EXCERPT TO READ:
Back after a really long gap. I was training to be part of the first team of astronauts from India to Mars. I failed to make the cut so am back now on this website. Only to discover that all my money that was parked in midcaps has all but disappeared while I was away! I should have made that trip, I now regret my failing the entrance tests. Isn’t it true that Mars is the ruling planet of all midcaps? fiery, combative and volatile. mangal ho sabka!

The other big news is that the lady that’s our household help is hoping to be a leg up over inflation and has therefore delivered a verbal notice (in Telugu) for a generous increase in her wages. Since we don’t understand Telugu, that’s what we understood her point to be. Surely, she follows the other Andhra gentleman who is also the RBI guv, who seems quite sure that dipping the repo isn’t really going to get general prices down. He means ‘consumer’ prices. If you remember, the earlier technicality was to do with whether inflation is ‘supply side’ or ‘demand driven’. RBI said supply side constraints were pushing up prices. Point being that an increase in production capacity and productivity would bring prices down. On the other hand, the finance ministry seemed to have said all along that tweaking the monetary levers would push prices down – a reduction in rates would get investment and spending cycle going and therefore Mumbai should reduce the repo rates. Now, the debate has shifted to which rate should one look at. The RBI guv points to the stubborn consumer prices and demands that the government of the day do some serious belt tightening while Delhi points out the recent decline in prices in the mandis and thereby makes a stronger case for rate cuts going forward.

WRITTEN INSTRUCTION:
Reproduce the passage of the inflation post above from "Back after a" up to and including "mangal ho sabka!", word for word.

EXTRACTED MATERIAL:
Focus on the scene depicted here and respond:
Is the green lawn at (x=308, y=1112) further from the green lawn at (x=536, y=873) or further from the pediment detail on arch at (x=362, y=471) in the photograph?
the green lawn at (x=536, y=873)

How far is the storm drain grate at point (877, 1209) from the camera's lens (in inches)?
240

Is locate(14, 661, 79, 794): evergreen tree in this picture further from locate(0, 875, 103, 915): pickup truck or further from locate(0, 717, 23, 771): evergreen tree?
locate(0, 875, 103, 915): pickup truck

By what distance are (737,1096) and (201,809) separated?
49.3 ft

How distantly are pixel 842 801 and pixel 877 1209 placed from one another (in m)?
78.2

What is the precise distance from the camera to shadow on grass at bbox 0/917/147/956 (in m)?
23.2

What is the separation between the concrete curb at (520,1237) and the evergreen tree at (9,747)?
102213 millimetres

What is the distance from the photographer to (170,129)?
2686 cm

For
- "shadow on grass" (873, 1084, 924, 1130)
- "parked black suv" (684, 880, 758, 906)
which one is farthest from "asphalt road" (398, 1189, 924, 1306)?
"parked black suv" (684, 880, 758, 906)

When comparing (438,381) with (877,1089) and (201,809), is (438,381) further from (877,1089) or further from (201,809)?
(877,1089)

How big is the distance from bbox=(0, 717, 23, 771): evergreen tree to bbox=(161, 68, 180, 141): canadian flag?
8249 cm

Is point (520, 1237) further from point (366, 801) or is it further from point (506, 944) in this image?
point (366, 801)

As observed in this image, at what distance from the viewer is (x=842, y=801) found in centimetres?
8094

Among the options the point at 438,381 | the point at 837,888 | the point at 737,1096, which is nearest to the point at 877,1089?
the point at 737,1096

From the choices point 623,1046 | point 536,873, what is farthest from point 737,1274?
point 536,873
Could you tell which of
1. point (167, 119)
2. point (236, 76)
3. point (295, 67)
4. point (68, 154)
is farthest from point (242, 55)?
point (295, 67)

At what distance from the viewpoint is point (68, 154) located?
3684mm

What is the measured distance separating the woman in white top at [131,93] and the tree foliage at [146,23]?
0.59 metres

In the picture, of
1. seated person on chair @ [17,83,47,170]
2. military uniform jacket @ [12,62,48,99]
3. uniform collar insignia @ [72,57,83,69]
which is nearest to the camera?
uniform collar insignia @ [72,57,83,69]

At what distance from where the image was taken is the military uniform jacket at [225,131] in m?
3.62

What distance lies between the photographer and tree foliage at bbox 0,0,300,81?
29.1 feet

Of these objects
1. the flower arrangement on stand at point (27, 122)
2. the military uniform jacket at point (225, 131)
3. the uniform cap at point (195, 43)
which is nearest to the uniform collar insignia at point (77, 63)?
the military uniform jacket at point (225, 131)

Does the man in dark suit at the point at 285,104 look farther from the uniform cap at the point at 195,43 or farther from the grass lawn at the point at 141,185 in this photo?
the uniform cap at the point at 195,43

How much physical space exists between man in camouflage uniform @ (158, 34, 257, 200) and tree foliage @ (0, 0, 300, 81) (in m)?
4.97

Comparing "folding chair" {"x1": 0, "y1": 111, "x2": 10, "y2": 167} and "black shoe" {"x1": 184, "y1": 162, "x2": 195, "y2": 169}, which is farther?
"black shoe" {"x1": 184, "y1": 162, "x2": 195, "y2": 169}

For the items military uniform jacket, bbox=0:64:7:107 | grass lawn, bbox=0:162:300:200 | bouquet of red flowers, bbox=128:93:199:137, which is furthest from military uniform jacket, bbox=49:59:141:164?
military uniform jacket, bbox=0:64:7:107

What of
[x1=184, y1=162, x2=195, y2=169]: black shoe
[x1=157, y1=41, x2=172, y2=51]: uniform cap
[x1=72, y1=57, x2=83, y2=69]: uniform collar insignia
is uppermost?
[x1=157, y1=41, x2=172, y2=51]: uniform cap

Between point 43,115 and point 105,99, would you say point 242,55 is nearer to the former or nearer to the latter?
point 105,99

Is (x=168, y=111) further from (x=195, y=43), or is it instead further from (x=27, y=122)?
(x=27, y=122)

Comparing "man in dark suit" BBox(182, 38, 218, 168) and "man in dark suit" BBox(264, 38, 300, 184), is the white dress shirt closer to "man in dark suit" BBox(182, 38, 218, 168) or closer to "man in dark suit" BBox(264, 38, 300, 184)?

RIGHT ANSWER:
Back after a really long gap. I was training to be part of the first team of astronauts from India to Mars. I failed to make the cut so am back now on this website. Only to discover that all my money that was parked in midcaps has all but disappeared while I was away! I should have made that trip, I now regret my failing the entrance tests. Isn’t it true that Mars is the ruling planet of all midcaps? fiery, combative and volatile. mangal ho sabka!